> [Source excerpt]:
A machine’s production rate is \(P(t) = 100e^{-0.1t}\) units/hour. Find the average production rate over the first 10 hours.
Challenge: Present Value Analysis
Scenario: A company expects future profits that decay over time. The profit rate is the follwoing where \(t\) is years and profit is in thousands of euros.
\[P'(t) = (100 + 20t) \cdot e^{-0.05t}\]
Find the antiderivative of the profit rate using integration by parts
Calculate the total profit from year 0 to year 10
At what rate is profit changing at \(t = 5\)?
Interpret the results for a business decision
Wrap-Up & Key Takeaways
What We’ve Learned in Section 06
- Antiderivatives reverse differentiation: \(F'(x) = f(x)\)
- Definite integrals compute net accumulated change
- Area under curves using \(\int_a^b f(x) \, dx\)
- Area between curves using \(\int_a^b [f(x) - g(x)] \, dx\)
- Consumer Surplus: \(CS = \int_0^{q^*} [D(q) - p^*] \, dq\)
- Producer Surplus: \(PS = \int_0^{q^*} [p^* - S(q)] \, dq\)
- Integration by Parts: \(\int u \, dv = uv - \int v \, du\)
- Average Value: \(f_{avg} = \frac{1}{b-a} \int_a^b f(x) \, dx\)

> [Material provided]:
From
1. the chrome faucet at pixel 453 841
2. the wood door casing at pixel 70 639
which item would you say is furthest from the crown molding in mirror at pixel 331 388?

> [Required task 1]: In the present value scenario of the calculus excerpt, what unit is profit measured in?
> [Required task 2]: Write out the stretch of the calculus excerpt from "- Consumer Surplus: \(CS" through "- \int v \, du\)".
Rely only on the calculus excerpt, not on the listing.

> [Final result 1]: Thousands of euros.

> [Final result 2]:
- Consumer Surplus: \(CS = \int_0^{q^*} [D(q) - p^*] \, dq\)
- Producer Surplus: \(PS = \int_0^{q^*} [p^* - S(q)] \, dq\)
- Integration by Parts: \(\int u \, dv = uv - \int v \, du\)